• Texto de leitura:
:::

Estamos a caracterizá-los agora. Temos uma ideia de que as oliveiras não se transformam em pinheiros e vice-versa. Mas sabemos que há oliveiras diferentes umas das outras e os ramos são as mutações. Os tumores começam com um ou dois eventos. Todas as células do tumor têm um património genético comum mas depois vão adquirindo mutações diferentes.
Entre as notícias que li sobre o seu trabalho, é referido realizou também algumas experiências com ratinhos avatares, ratinhos que recebem um transplante de células de um tumor humano…
Nós não os usamos directamente como avatares. Tenho sempre muito cuidado porque quando falamos com as mulheres para obter um consentimento informado não fazemos promessas que não seriam éticas. O que lhes dizemos é: “Se nos der um pedaço do seu tecido para levarmos para o laboratório e crescer no ratinho e fazer um modelo do seu tumor, o que isso nos vai permitir é estudar coisas in vitro que não poderíamos fazer em si. Que isso a possa vir a ajudar a si é possível mas pouco provável. Que possa vir a ajudar outros doentes no futuro, com certeza. E é uma melhor plataforma para testar novas drogas.” Por isso, o meu grupo está a investir tanto nesta área. Temos cerca de 200 modelos hoje em dia. Modelos a crescer em ratinho no laboratório de 200 corajosas mulheres dadoras, que doaram o seu tecido.
Falámos em mutações e outros “erros” genéticos. Qual o papel que a edição genética pode ter no cancro?

:::

Entradas da coleção
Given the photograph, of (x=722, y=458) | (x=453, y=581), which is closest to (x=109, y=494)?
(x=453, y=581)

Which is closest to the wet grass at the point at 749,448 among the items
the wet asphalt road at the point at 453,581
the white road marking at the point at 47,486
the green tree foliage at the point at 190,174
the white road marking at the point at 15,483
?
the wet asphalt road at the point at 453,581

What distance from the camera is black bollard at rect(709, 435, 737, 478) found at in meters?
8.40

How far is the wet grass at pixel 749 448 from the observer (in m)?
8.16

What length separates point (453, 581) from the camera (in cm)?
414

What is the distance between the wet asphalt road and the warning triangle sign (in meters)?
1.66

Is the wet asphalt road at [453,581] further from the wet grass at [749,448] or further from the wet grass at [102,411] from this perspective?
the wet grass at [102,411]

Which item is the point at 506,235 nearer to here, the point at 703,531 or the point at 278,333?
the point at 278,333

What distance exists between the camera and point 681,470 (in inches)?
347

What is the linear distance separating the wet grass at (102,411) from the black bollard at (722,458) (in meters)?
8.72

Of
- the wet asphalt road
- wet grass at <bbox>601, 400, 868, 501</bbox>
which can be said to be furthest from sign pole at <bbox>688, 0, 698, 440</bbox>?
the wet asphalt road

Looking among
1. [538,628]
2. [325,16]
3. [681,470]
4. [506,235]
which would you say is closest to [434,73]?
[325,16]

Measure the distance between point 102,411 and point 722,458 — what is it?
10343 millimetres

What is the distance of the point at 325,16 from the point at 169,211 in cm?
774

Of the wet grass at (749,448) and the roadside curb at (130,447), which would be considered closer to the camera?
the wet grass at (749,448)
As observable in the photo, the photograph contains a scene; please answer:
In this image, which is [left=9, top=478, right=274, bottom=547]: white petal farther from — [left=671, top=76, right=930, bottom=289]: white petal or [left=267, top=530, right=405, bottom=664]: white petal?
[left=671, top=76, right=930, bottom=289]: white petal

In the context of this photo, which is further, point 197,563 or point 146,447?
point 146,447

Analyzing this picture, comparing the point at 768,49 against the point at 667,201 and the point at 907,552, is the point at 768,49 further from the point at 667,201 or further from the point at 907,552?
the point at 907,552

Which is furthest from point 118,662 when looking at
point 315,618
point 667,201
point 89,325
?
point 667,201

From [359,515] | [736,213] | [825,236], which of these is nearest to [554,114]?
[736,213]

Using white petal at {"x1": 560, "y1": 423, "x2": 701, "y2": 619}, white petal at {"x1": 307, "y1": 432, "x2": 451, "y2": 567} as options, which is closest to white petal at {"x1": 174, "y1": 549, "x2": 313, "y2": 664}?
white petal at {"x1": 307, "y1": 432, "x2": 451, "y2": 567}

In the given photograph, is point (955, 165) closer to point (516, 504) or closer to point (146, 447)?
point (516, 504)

:::

• Tarefa 1: Segundo a entrevista sobre tumores, quantos modelos em ratinho tem hoje o grupo da entrevistada?
• Tarefa 2: Edite a entrevista sobre tumores: reescreva o trecho que começa com as palavras "Estamos a caracterizá-los" e termina em "adquirindo mutações diferentes.", trocando "oliveiras" por "laranjeiras".
• Tarefa 3: Continue a entrevista sobre tumores a partir do ponto em que o texto termina.

• Resposta 1: Cerca de 200 modelos.

• Resposta 2:
Estamos a caracterizá-los agora. Temos uma ideia de que as laranjeiras não se transformam em pinheiros e vice-versa. Mas sabemos que há laranjeiras diferentes umas das outras e os ramos são as mutações. Os tumores começam com um ou dois eventos. Todas as células do tumor têm um património genético comum mas depois vão adquirindo mutações diferentes.

• Resposta 3:
Primeiro que tudo, tenho de dizer que não tenho problema ético absolutamente nenhum. Fazemos manipulação genética em plantas há muito tempo e no ser humano há muito tempo também. Esta discussão toda é um hype. Fazemos recombinação genética há muito tempo. Há muito tempo que descobrimos, por exemplo, que não é bom casar entre irmãos ou primos direitos. Agora, o que está a perguntar-me é sobre a CRISPR [tecnologia de edição genética]. Não tenho objecção nenhuma a fazer manipulação a doenças monogenéticas para tentar corrigir defeitos. Se eu soubesse que tinha uma doença metabólica na minha família, hemofilia, por exemplo, se eu pudesse agarrar num ovo [a doença transmite-se pelo cromossoma X] e corrigir o gene, quem é que diria que isso é errado?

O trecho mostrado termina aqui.